• Set problem:
How many lines in the items below contain the word "distant"? Reply with the number alone.

• Given data:
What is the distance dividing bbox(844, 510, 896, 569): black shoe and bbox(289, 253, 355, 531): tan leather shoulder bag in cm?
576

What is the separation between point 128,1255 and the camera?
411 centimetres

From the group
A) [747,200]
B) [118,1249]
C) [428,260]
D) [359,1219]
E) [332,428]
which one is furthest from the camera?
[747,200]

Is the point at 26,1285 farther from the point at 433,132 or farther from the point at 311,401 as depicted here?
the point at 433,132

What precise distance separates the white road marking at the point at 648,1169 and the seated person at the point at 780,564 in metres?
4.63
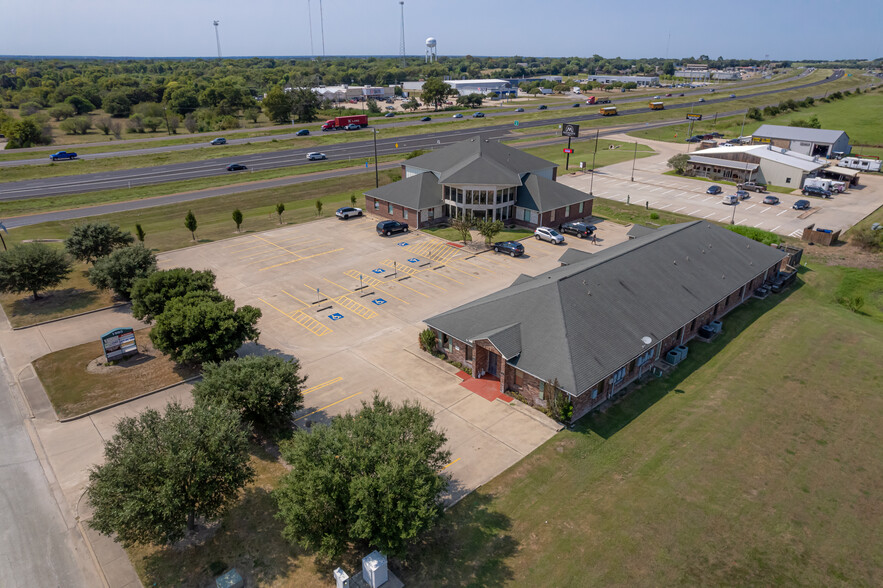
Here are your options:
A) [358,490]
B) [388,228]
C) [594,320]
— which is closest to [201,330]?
[358,490]

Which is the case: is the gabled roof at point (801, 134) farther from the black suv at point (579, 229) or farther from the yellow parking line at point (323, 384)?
the yellow parking line at point (323, 384)

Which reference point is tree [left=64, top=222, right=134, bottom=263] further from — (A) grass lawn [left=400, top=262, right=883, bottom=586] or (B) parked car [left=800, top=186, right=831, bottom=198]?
(B) parked car [left=800, top=186, right=831, bottom=198]

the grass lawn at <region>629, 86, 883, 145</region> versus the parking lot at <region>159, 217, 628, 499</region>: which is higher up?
the grass lawn at <region>629, 86, 883, 145</region>

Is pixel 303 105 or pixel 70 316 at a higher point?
pixel 303 105

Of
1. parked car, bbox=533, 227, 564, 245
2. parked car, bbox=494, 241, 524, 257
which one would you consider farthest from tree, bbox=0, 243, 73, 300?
parked car, bbox=533, 227, 564, 245

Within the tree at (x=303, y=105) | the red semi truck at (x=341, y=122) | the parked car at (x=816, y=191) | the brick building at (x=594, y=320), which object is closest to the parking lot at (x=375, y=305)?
the brick building at (x=594, y=320)

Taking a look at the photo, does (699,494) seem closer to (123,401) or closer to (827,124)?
(123,401)
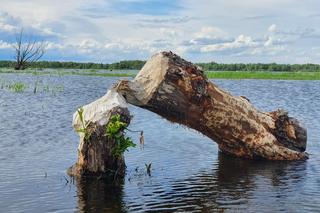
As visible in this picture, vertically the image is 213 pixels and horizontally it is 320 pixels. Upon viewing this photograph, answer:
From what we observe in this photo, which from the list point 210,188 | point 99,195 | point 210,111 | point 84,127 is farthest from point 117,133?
point 210,111

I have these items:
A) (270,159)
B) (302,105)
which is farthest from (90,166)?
(302,105)

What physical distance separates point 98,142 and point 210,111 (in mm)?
3698

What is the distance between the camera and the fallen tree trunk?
48.4ft

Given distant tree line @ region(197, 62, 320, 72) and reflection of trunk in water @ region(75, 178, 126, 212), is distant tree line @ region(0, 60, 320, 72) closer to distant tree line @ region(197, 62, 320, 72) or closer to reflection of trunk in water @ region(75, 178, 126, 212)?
distant tree line @ region(197, 62, 320, 72)

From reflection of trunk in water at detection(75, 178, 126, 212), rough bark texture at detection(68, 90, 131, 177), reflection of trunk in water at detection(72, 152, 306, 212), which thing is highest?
rough bark texture at detection(68, 90, 131, 177)

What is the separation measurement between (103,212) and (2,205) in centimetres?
222

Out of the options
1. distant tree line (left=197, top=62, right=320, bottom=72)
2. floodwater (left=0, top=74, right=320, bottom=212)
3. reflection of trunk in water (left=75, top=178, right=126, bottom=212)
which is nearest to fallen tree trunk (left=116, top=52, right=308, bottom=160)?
floodwater (left=0, top=74, right=320, bottom=212)

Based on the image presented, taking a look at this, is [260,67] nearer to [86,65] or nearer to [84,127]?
[86,65]

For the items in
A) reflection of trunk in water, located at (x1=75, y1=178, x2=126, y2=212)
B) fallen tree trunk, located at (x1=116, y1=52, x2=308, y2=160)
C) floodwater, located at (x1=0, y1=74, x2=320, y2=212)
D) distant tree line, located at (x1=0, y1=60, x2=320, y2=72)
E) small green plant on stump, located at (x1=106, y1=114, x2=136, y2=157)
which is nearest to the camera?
reflection of trunk in water, located at (x1=75, y1=178, x2=126, y2=212)

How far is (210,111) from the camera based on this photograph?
15562 mm

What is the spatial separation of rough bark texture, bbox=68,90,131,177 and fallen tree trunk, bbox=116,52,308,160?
3.59 feet

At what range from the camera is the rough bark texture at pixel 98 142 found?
44.4 feet

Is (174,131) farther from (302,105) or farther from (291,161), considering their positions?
(302,105)

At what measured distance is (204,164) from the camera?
1631cm
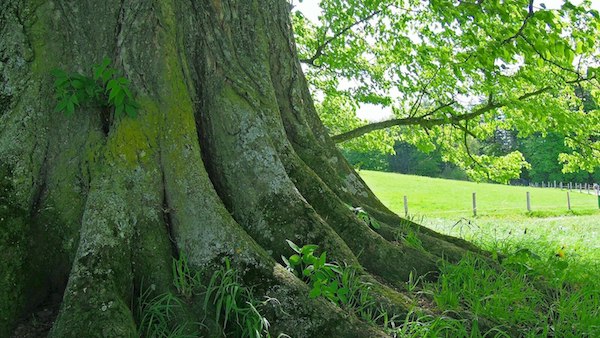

• Full solution:
4